|Posted on August 14, 2019 at 8:20 PM|
I just made my first trip to Santa Fe and it was eye opening. As an artist my primary goal was to be at the Annual International Contemporary Art Show and visit the city.
I arrived the day before the show, roamed around the historical part of the city, fell in love with the warm architecture, human size buildings with a lot of covered pathways where people can walk, and shop in the shade.
In the historical district the walls are made out of sun-dried earth and straw, painted with warm earthy colors. The houses are built in the Spanish Pueblo and territorial style developed and used in the New Mexico Territory from the time of the American occupation in 1846. Many constructions are one story and originally displayed around a courtyard.
You won’t see many gutters but scuppers coming from the flat roofs, jutting out from of the walls from above your head.
The wooden beans which are the structure of the buildings are exposed and stick out of the outside walls or serve as columns for the pathways.
The soft lines of the remarkable ubiquitous architecture, soft brown concrete is in harmony with the urban design and provides a welcome relief from the busy large metropolitan cities.
At first I saw a lot of touristic artifacts but then discovered the high-end art galleries and beautiful clothes shops around the plaza.
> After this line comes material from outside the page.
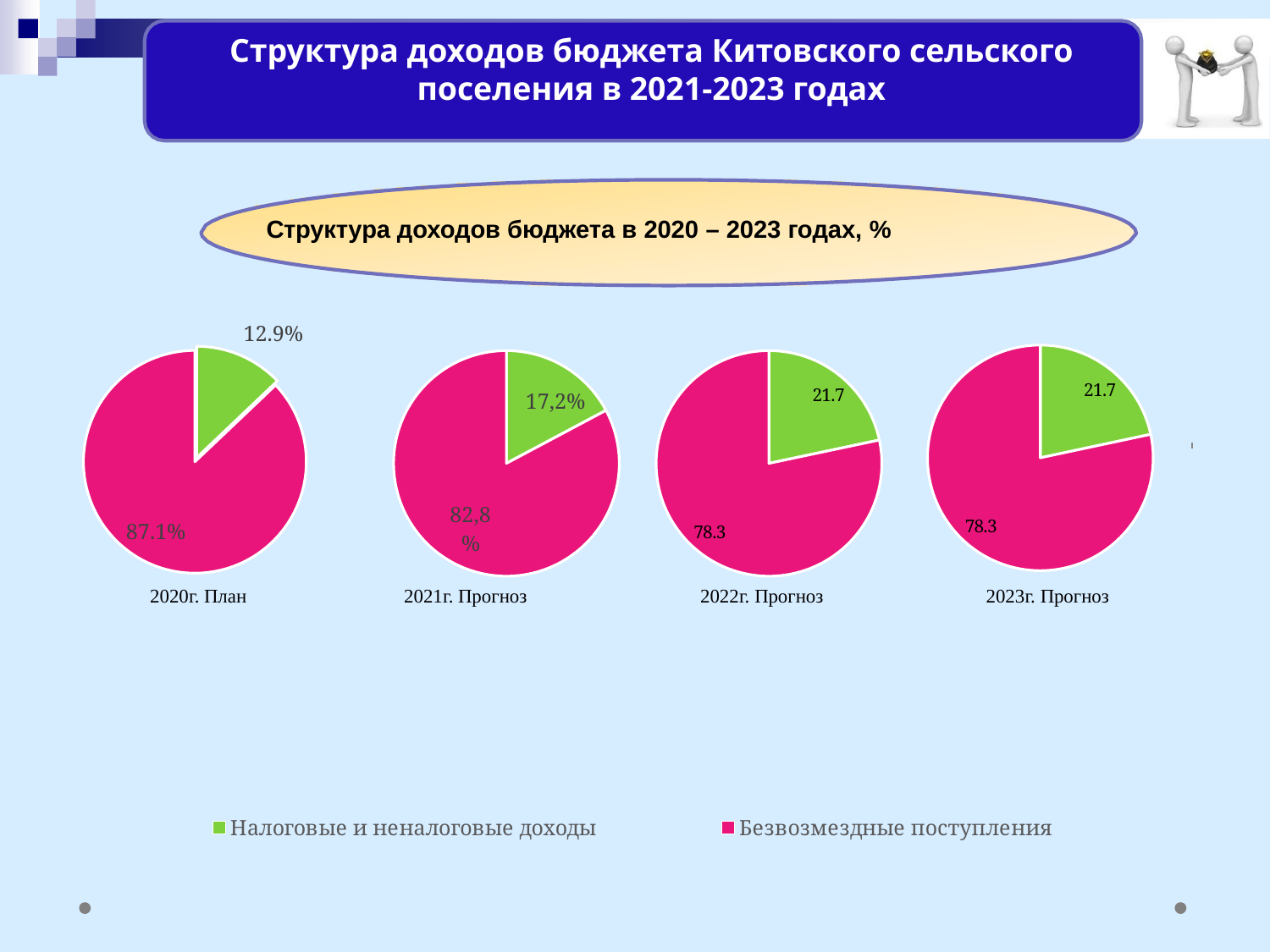
In the pie chart labelled 2022г. Прогноз, what value is shown for Налоговые и неналоговые доходы? 21.7 How many series does the legend list? 2 In the pie chart labelled 2022г. Прогноз, which slice is the smallest? Налоговые и неналоговые доходы How many pie charts are shown on the slide? 4 What type of chart is used to show the budget revenue structure on this slide? Pie chart In the pie chart labelled 2020г. План, what is the difference between the Безвозмездные поступления share and the Налоговые и неналоговые доходы share? 74.2% In the pie chart labelled 2021г. Прогноз, what value is shown for Безвозмездные поступления? 82,8 % In the pie chart labelled 2020г. План, which slice is larger: Налоговые и неналоговые доходы or Безвозмездные поступления? Безвозмездные поступления In the pie chart labelled 2020г. План, what share is shown for Налоговые и неналоговые доходы? 12.9% In the pie chart labelled 2021г. Прогноз, what value is shown for Налоговые и неналоговые доходы? 17,2% In the pie chart labelled 2023г. Прогноз, what value is shown for Безвозмездные поступления? 78.3 In the pie chart labelled 2020г. План, what share is shown for Безвозмездные поступления? 87.1%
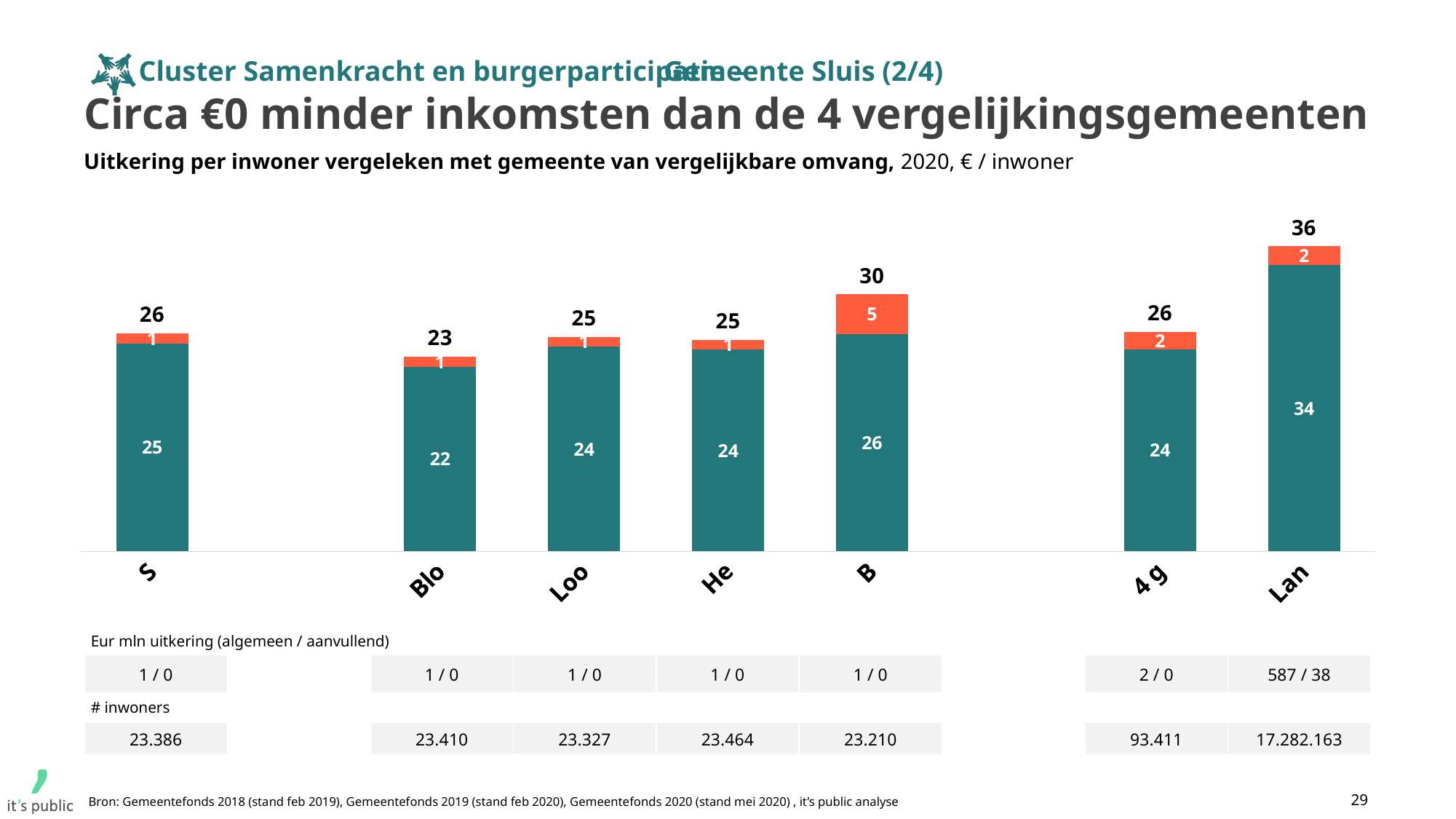
What is the value of the teal (lower) segment of the bar for Lan? 34 What is the value of the teal (lower) segment of the bar for B? 26 What is the total value shown above the bar for Lan? 36 Which has a larger total value, B or 4 g? B Which category has the highest total value? Lan What is the total value shown above the bar for Blo? 23 What kind of chart is shown on the slide? Stacked bar chart How many bars are shown in the chart? 7 Which category has the lowest total value? Blo What is the value of the orange (upper) segment of the bar for B? 5 What is the difference between the total for Lan and the total for S? 10 What is the difference between the orange segment for B and the orange segment for He? 4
My first question was: who are the clients here?
I knew Santa Fe was an artistic city, but it is also a secondary home for people from all over the States and particularly for Californians.
The number and quality of art galleries and sculpture gardens all around the city of Santa Fe itself is very impressive. The most amazing spot is undoubtedly Canyon Road and its dozens and dozens of galleries, right next to each other. Santa Fe Railyard district also has great galleries and museums. One of my favorites was the Fritz gallery, where the Carlos Estrada-Vega and Lea Anderson installations are astonishing.
I have been told the high season in Santa Fe begins Mid-October but the city in July seemed like a permanent art exhibition. People there see, eat, drink and breath art. It is the center of the city economy and its raison d'être. From the architecture to the shopping and diverse population, everything resonates art. Everywhere, be it indoors or outdoors, original private and public art abound.
Santa Fe, this small city nestled in the Sangre de Cristo Mountains (7200 feet) is the third largest contemporary art center in the United States, after New York and Los Angeles. Indeed, many of my artist friends are represented in Santa Fe.
I will definitely be back soon. Strongly recommended!